Nuovo Statuto Veneto: l’Italia s’è persa ?

Venerdì, 04 novembre 2011

La nostra Regione, la terza d’Italia per Pil e numero di Comuni, quinta per popolazione, ha finalmente il suo Statuto.
Tra tutte quelle a statuto ordinario ci è arrivata per ultima, e con molto ritardo. La Lombardia, il Piemonte, l’Emilia- Romagna, tanto per citarne alcune di vicine, avevano occupato già da tempo questo spazio di autonomia politica,  aperto dalla riforma dell’art.123 della Costituzione Italiana per cui “Ciascuna Regione ha uno statuto che, in armonia con la Costituzione, ne determina la forma di governo e i princìpi fondamentali di organizzazione e funzionamento”.
La Cisl veneta ha seguito con attenzione le vicende del nuovo statuto, comprese quelle dell’ultima legislatura che ha traguardato l’obiettivo. Abbiamo sostenuto che le nuove regole, improntate sul federalismo, dovevano rappresentare le coniugazioni al futuro di solidarietà, sussidiarietà e responsabilità; che lo Statuto doveva essere “abito che il Veneto deve indossare per affrontare positivamente il suo futuro di grande regione dell’Europa, e non solo quella dell’attuale Unione” e che ci andava bene il motto “prima i veneti” se l’uso del plurale “i veneti” era il riconoscimento di una pluralità sociale e storica di chi ha abitato, abita e abiterà la nostra regione, facendola vivere e crescere.

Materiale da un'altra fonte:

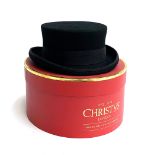 A Euro Accessories wool dressage (?) top hat, size XL, 20.5x18cm, in Christys' red hat box
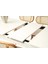 Zrf Ortadan Açılır Büyüyen Yemek Masası Natural 80 x 130 cm Beyaz 3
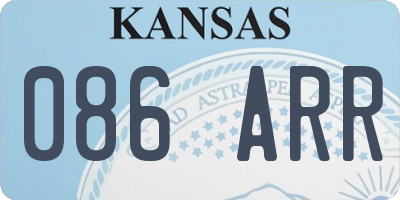 KS license plate 086ARR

Abbiamo infine anche sottolineato come fosse necessario che si partisse dal presupposto che uno statuto è atto costituzionale, in grado cioè di accomunare nel tempo, e non invece la mera espressione di una visione parziale e transitoria del governare.
Cosa c’è di tutto questo nel testo approvato dal Consiglio Regionale lo scorso 18 ottobre? Lo vedremo presto. In primo luogo nel nuovo Regolamento: se avrà risposte concrete alle esigenze di ridurre i costi della politica come a quelle di garantire una gestione efficiente al governo della Regione.
Poi nella legislazione sociale, quella rivolta alle persone del Veneto, se sarà un ulteriore presidio di inclusione, eguaglianza e cittadinanza o il contrario.
Lo vedremo infine se i costituenti, Giunta e Consiglio, sapranno dare proseguo alle aspirazioni federaliste chiedendo quella ulteriore autonomia che la Costituzione assegna (Titolo V, art. 117) alle Regioni in materie strategiche, dal lavoro alla ricerca.
Nel frattempo ai consiglieri chiediamo di rimediare, nella seconda e definitiva lettura ed approvazione del testo, ad una omissione. Nelle 1.337 parole che compongono il testo dello Statuto manca una parola: Italia.
Che non c’è nemmeno nel richiamo alla Costituzione che è solo “della Repubblica” omettendo “Italiana”. Probabilmente è stata una svista e quindi non ci sarà alcun problema a riportare il tricolore nel testo.
E poi: cosa si potrebbe dire di questa assenza nel nostro Statuto, partorito nell’anno del 150° dell’Unità d’Italia, nello stesso giorno in cui ricorre la nascita di un grande veneto, Ippolito Nievo “nacqui veneziano e, morrò, per la grazia di Dio Italiano” e nel quale è scomparso un altro grande nostro concittadino, Andrea Zanzotto della cui passione civile per l’Italia, oggi 4 Novembre, ricordiamo i versi di “Rivolgersi degli Ossari”?
Siamo arrivati per ultimi, e con grande fatica, a darci regole e principi di governo.
Non restiamo gli unici ad omettere il fatto che siamo Italiani.